Fun fact, Google Earth had its coordinates defaulted to an apartment complex in Lawrence, Kansas, apparently the childhood home of one of the engineers, but also roughly the center of the United States.
Great question! Is it the center of a convex hull containing the extent of territories? Or would you weight it by population? Is it in two dimensions on the surface of the Earth, or in three dimensions?
Consider the possible “center” of France. There’s probably some village in France proper with a monument, but unless you eject Guiana and Réunion I think it must be in the Atlantic somewhere.
Territories (eg French Guiana) are specifically separated in Worldle, even being possible answers themselves.
Also, this is a map game, so for me it's pretty intuitive that it is the center of the hull. Maybe with some error due to projection (not sure how they implemented the map), but should not be a problem for solving the puzzle.
That’s my understanding too. Something about Napoleon wanting to be egalitarian. Has the interesting side-effect that France is both the western-most and eastern-most country in the EU.
> In 1801, Louverture issued a constitution for Saint-Domingue [now Haiti] that decreed he would be governor-for-life and called for black autonomy and a sovereign black state. In response, Napoleon Bonaparte dispatched a large expeditionary force of French soldiers and warships to the island, led by Bonaparte's brother-in-law Charles Leclerc, to restore French rule. They were under secret instructions to restore slavery, at least in the formerly Spanish-held part of the island.

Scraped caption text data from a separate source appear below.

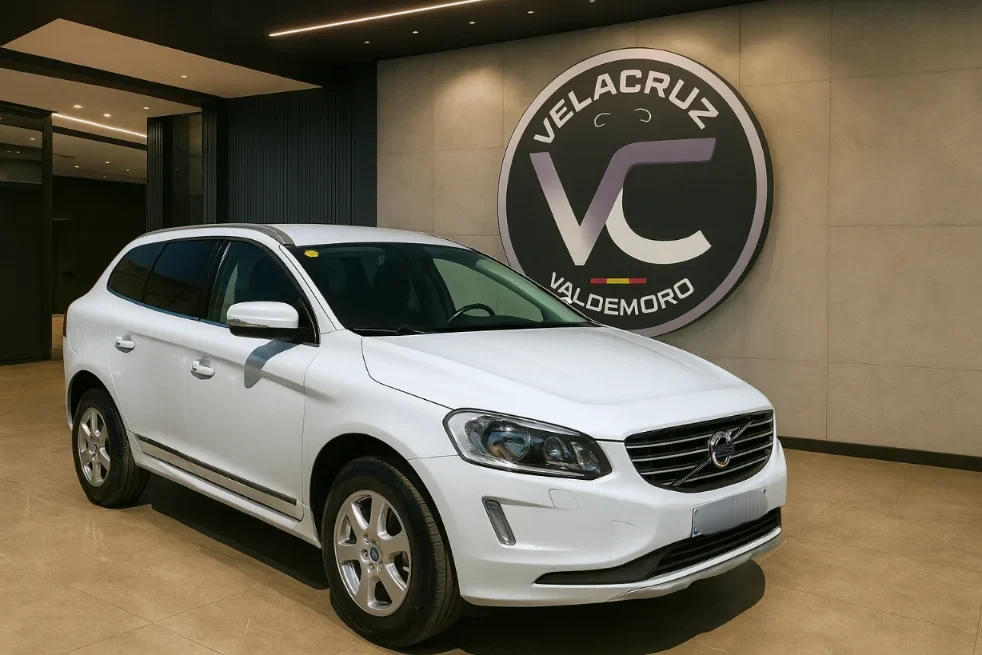 VOLVO XC60 2.0 D3 MOMENTUM AUTO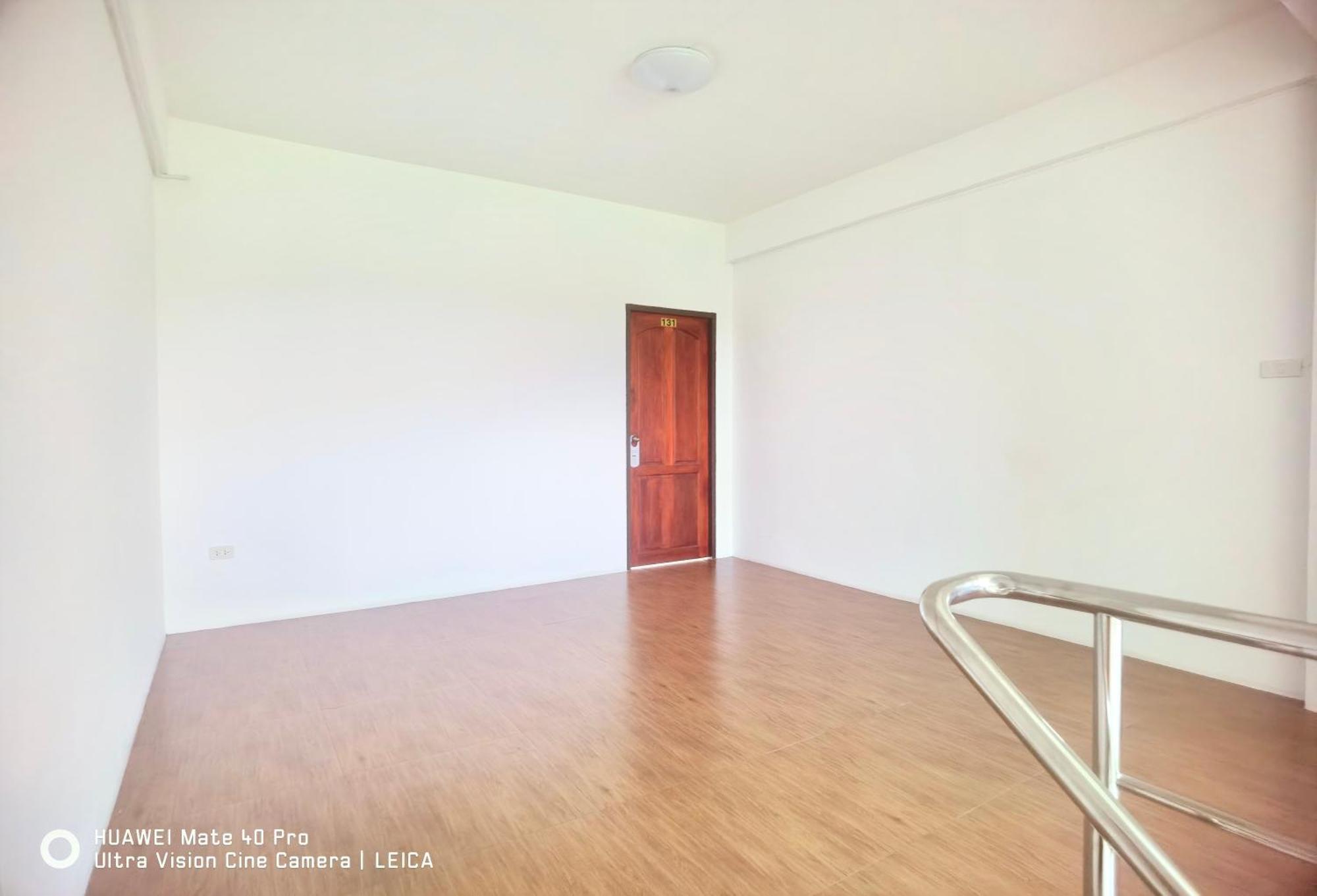115 Townhouse Ban Khlong Krang Exterior foto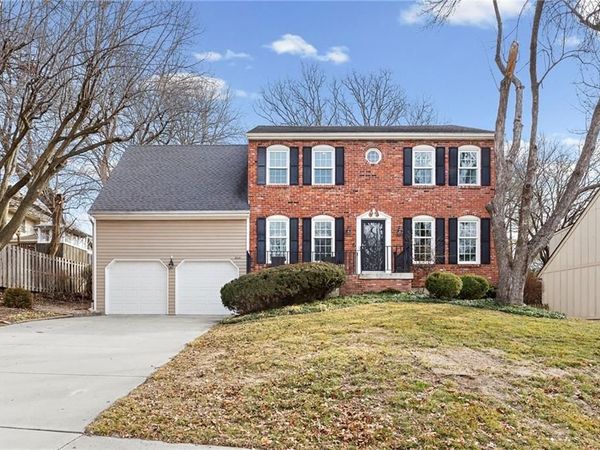 8041 Acuff Lane, Lenexa, KS 66215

> Also, this is a map game, so for me it's pretty intuitive that it is the center of the hull.
I don't follow. How does this being a map game make it intuitive that the distance outputs are based on hull centers? To me, closest border would seem be the most intuitive reading of the distance...this being a map game.
If you poll 10 random people, I guarantee 10/10 would say that they consider borders to be the intuitive means of measurement of distance between two countries, not their (hull) centers.
> For the arrow hint to work at all, countries need to be a single point.
First of all; no, not at all. The arrow hint can work if countries are considered a mass, not a point, it simply means that there can be times when there are any number of correct arrow designations.
Second of all, even if countries are considered as single points for the arrow hint, that is not the issue being presently discussed: that of the distance hint, which is a separate hint from the arrow hint. Countries can be considered as single points for the arrow hint, and as masses for the distance hint.
I don’t know what you mean by “considered a mass” unless you mean “centre of mass”, which is a point. If there are times where there are a lot of correct arrow designations, how is that not more confusing?
In my opinion, using a different measure for the distance and direction would have been even more confusing. It’s also a lot harder to program for a silly web game.
My reading of it is that it's easiest to program if they just ask google maps the latlon of the country and use that. It's a lot more work to base it off the closest border.
Interesting, since my understanding of the matter is that the status of Guiana within France is as integral with that nation as Alaska is with the U.S.
If you weight it by the actual size of territories rather than just the extreme boundaries then the center is indeed in Spain, because the overseas regions are still rather small in comparison to the European part of France.
If you use only the extreme boundaries then it gets a lot more interesting and I would say that the center is closer to the center of the Earth than to its surface.